Firms who invest in R & D and seek to protect that investment through patents are hardly going to be motivated to give up their exclusivity by donating their patents to a Patents Common when the only reward is an acknowledgement of authorship.
The ‘public domain’ is a part of an ‘accessible domain’ (there is a chapter in the book ‘Driving Innovation’ by Michael Gollin on this). The accessible domain includes a vast Patent Commons of published patents in other countries that are not enforceable in New Zealand and New Zealand patents that are no longer in force because a renewal fee has not been paid. And the accessible domain includes patents that others are prepared to license out a right to exploit. Freedom to operate can be thought of as finding a place in the accessible domain.

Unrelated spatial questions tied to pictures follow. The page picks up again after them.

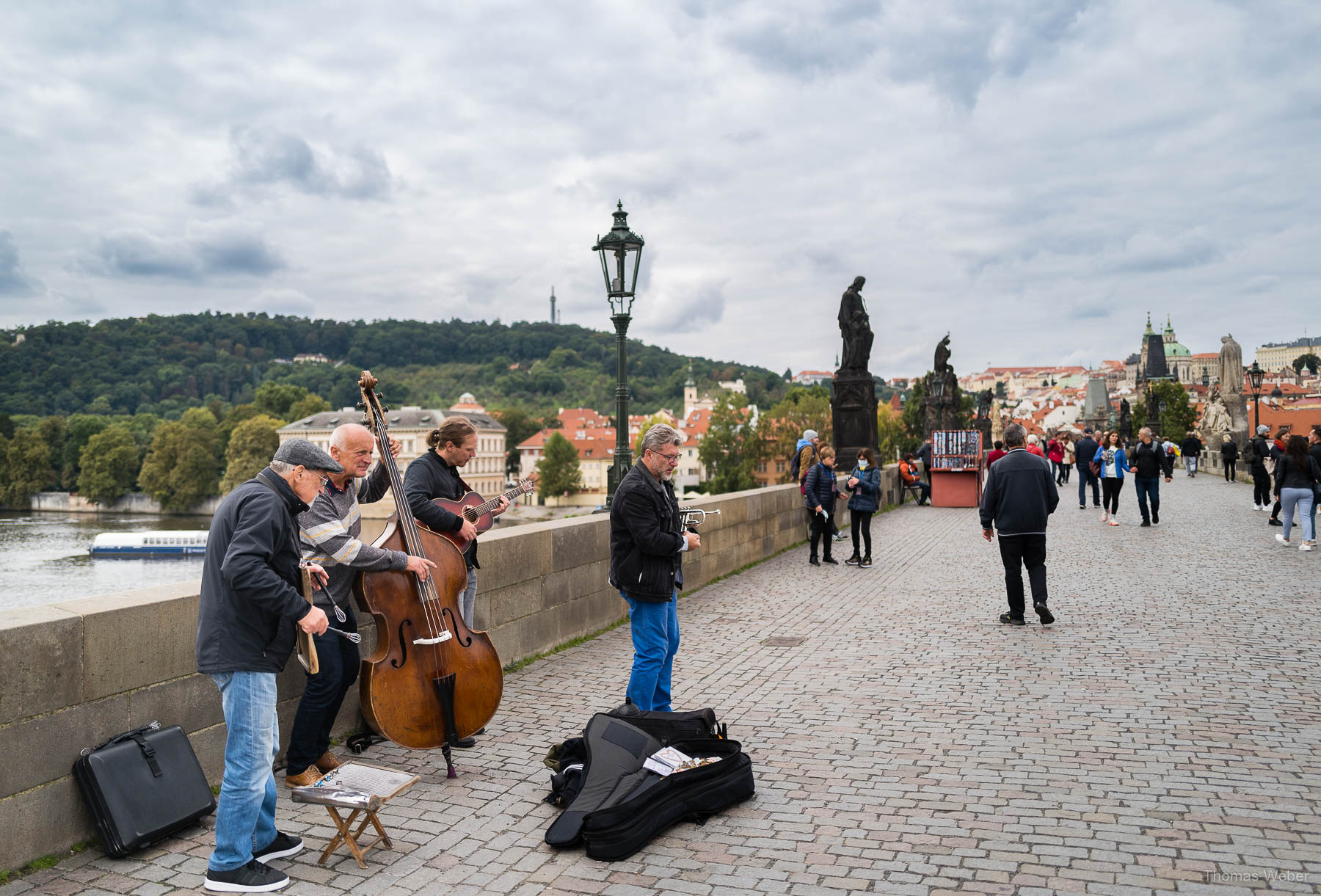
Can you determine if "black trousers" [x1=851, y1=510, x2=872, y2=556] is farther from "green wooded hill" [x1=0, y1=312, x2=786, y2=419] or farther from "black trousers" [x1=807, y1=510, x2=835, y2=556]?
"green wooded hill" [x1=0, y1=312, x2=786, y2=419]

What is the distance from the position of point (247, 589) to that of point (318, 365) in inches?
6129

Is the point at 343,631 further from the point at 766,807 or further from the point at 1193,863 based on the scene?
the point at 1193,863

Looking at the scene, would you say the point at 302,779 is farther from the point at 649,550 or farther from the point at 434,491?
the point at 649,550

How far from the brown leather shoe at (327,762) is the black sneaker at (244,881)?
4.29 ft

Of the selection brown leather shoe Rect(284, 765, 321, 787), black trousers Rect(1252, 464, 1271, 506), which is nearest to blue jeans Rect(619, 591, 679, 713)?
brown leather shoe Rect(284, 765, 321, 787)

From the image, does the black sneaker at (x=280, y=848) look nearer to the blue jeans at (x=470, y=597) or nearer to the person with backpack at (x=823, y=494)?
the blue jeans at (x=470, y=597)

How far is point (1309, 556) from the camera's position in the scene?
12.5 meters

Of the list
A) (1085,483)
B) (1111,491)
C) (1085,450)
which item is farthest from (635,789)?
(1085,483)

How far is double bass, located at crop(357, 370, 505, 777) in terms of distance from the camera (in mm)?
4793

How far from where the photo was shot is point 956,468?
75.3 feet

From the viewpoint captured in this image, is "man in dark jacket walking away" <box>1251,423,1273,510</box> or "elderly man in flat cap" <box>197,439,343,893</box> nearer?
"elderly man in flat cap" <box>197,439,343,893</box>

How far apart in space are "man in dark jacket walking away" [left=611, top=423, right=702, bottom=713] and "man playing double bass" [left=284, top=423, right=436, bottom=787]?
114 centimetres

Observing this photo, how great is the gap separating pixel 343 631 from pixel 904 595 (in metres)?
7.52

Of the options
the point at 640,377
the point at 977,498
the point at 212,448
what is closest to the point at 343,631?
the point at 977,498
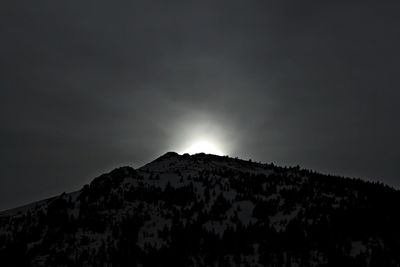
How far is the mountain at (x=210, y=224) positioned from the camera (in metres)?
41.3

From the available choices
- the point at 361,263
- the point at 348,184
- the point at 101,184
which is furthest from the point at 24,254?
the point at 348,184

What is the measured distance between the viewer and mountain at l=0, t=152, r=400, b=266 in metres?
41.3

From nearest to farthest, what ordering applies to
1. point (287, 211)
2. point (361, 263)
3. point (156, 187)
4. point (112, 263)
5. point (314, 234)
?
point (361, 263), point (112, 263), point (314, 234), point (287, 211), point (156, 187)

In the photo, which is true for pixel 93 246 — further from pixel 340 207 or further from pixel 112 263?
pixel 340 207

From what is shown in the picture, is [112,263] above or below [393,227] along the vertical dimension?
below

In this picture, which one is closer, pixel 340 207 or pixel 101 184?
pixel 340 207

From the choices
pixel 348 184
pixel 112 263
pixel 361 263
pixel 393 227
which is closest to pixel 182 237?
pixel 112 263

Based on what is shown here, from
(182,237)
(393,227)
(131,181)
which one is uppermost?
(131,181)

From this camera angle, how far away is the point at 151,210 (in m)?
53.1

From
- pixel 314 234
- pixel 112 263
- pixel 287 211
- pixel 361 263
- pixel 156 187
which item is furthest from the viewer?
pixel 156 187

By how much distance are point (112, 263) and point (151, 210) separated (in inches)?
496

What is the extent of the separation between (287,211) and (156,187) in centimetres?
1864

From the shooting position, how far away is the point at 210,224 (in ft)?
160

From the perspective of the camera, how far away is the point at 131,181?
209 feet
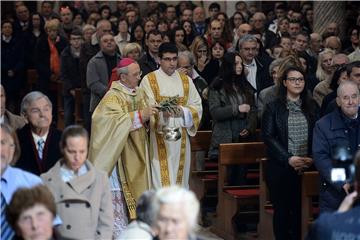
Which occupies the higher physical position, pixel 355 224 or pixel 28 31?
pixel 28 31

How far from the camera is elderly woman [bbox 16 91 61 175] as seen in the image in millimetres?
8906

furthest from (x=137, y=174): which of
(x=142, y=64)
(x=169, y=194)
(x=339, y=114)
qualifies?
(x=169, y=194)

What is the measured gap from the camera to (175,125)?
36.1ft

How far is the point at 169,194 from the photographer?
→ 22.0ft

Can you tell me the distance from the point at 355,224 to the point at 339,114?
306 cm

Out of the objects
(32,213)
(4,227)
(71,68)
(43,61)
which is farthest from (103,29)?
(32,213)

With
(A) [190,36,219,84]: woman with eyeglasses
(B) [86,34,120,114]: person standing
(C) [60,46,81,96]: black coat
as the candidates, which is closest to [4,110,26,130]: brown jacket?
(B) [86,34,120,114]: person standing

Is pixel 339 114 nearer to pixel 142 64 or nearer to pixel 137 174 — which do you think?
pixel 137 174

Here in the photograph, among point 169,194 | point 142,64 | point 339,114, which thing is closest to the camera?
point 169,194

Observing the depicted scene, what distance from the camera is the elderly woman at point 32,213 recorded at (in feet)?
22.3

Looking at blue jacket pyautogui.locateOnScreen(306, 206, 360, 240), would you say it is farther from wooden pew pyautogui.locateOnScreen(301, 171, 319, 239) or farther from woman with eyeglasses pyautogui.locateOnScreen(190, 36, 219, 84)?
woman with eyeglasses pyautogui.locateOnScreen(190, 36, 219, 84)

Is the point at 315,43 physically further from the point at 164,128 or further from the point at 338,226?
the point at 338,226

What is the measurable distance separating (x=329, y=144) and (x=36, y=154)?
7.47 feet

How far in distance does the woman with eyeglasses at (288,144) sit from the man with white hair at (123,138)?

The WIPO Report at pages 118 and 119 explores why the open source software business model seemingly exists without patents. Studies it refers to show that:
‘both producers and users of open source products often blend participation in open source and proprietary software. In the case of producers, it is common for firms to develop both proprietary and open source programs. Firms may also participate in open source software projects strategically to upset dominant players.’
It then asks:
‘whether similar practices are transferable to other industries. Indeed, models of the open source type have been applied to other innovative activity. However, their uptake appears less spectacular than for software. One explanation may be that the success of open source software is closely linked to the special circumstances of software development: projects can be broken into small, manageable and independent modules; input by geographically dispersed developers can be easily shared; upfront capital costs are limited; and new products do not face lengthy regulatory approval processes. Nonetheless, additional opportunities for open source types of collaboration may well arise in the future as technology and the nature of innovation evolve.’
The business models that the WIPO Report describes in chapter 3, such as patent pools and markets for the sale and purchase of patents or patent licences, are being used by those seeking to monetise their IP instead of the open source software model.
Both the Uniservices and the McGuinness Report say that a lot more research needs to be done (they would say that wouldn’t they). And that research should begin where the WIPO report leaves off.
The McGuiness Report also mentions the importance of Talent (with a capital ‘T’). At the Grow Wellington launch Elf Eldridge promoted nurturing that talent with a dose of real world interaction through a programme to be run by Chiasma:
The Uniservices Report survey noted the shortage of understanding of the management of IP. The call for nurturing science talent should extend to nurturing IP talent in talented scientists.